-- Start --

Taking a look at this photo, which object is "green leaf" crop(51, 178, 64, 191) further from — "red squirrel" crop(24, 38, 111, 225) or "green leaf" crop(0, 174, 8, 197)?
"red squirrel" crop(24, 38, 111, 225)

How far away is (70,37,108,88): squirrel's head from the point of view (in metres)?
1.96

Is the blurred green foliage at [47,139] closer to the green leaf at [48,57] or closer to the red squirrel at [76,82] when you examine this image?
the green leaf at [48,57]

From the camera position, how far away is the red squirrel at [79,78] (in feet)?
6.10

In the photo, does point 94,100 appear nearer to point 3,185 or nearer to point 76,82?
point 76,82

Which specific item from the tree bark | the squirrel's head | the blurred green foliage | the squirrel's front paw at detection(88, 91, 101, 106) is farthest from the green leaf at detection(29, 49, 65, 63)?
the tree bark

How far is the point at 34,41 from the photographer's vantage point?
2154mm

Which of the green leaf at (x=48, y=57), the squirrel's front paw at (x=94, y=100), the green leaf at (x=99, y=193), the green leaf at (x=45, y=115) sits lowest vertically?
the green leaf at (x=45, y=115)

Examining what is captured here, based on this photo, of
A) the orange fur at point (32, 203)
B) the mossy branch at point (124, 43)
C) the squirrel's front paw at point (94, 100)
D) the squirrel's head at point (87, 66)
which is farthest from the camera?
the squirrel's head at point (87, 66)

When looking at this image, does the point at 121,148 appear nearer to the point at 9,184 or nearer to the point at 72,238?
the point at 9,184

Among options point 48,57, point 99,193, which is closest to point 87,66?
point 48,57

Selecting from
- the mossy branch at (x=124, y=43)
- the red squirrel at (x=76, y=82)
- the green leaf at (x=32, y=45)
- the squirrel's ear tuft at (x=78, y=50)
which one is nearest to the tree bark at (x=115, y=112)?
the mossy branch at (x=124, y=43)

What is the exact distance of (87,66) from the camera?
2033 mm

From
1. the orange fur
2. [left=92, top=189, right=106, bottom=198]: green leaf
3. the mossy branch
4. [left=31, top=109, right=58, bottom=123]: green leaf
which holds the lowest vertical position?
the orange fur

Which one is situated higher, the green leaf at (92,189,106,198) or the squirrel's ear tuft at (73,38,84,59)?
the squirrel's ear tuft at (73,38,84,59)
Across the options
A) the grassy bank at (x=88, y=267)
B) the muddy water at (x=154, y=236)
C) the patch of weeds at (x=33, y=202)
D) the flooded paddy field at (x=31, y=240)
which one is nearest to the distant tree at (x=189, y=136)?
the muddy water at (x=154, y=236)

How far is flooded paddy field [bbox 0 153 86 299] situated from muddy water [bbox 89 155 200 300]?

-- End --

Rewrite the lines from the one containing "How far is the" through the end of the records above as a numbered list, omitting blank lines.

> Task result:
1. How far is the point at 34,41 from the photographer's vantage point?
2. 2154mm
3. Which of the green leaf at (x=48, y=57), the squirrel's front paw at (x=94, y=100), the green leaf at (x=99, y=193), the green leaf at (x=45, y=115) sits lowest vertically?
4. the green leaf at (x=45, y=115)
5. Examining what is captured here, based on this photo, of
6. A) the orange fur at point (32, 203)
7. B) the mossy branch at point (124, 43)
8. C) the squirrel's front paw at point (94, 100)
9. D) the squirrel's head at point (87, 66)
10. which is farthest from the camera?
11. the squirrel's head at point (87, 66)
12. When looking at this image, does the point at 121,148 appear nearer to the point at 9,184 or nearer to the point at 72,238?
13. the point at 9,184
14. Among options point 48,57, point 99,193, which is closest to point 87,66?
15. point 48,57
16. Selecting from
17. - the mossy branch at (x=124, y=43)
18. - the red squirrel at (x=76, y=82)
19. - the green leaf at (x=32, y=45)
20. - the squirrel's ear tuft at (x=78, y=50)
21. which one is nearest to the tree bark at (x=115, y=112)?
22. the mossy branch at (x=124, y=43)
23. What is the exact distance of (87,66) from the camera?
24. 2033 mm
25. From
26. 1. the orange fur
27. 2. [left=92, top=189, right=106, bottom=198]: green leaf
28. 3. the mossy branch
29. 4. [left=31, top=109, right=58, bottom=123]: green leaf
30. which holds the lowest vertical position?
31. the orange fur
32. Which one is situated higher, the green leaf at (92,189,106,198) or the squirrel's ear tuft at (73,38,84,59)?
33. the squirrel's ear tuft at (73,38,84,59)
34. Across the options
35. A) the grassy bank at (x=88, y=267)
36. B) the muddy water at (x=154, y=236)
37. C) the patch of weeds at (x=33, y=202)
38. D) the flooded paddy field at (x=31, y=240)
39. which one is nearest to the distant tree at (x=189, y=136)?
40. the muddy water at (x=154, y=236)
41. How far is flooded paddy field [bbox 0 153 86 299] situated from muddy water [bbox 89 155 200 300]?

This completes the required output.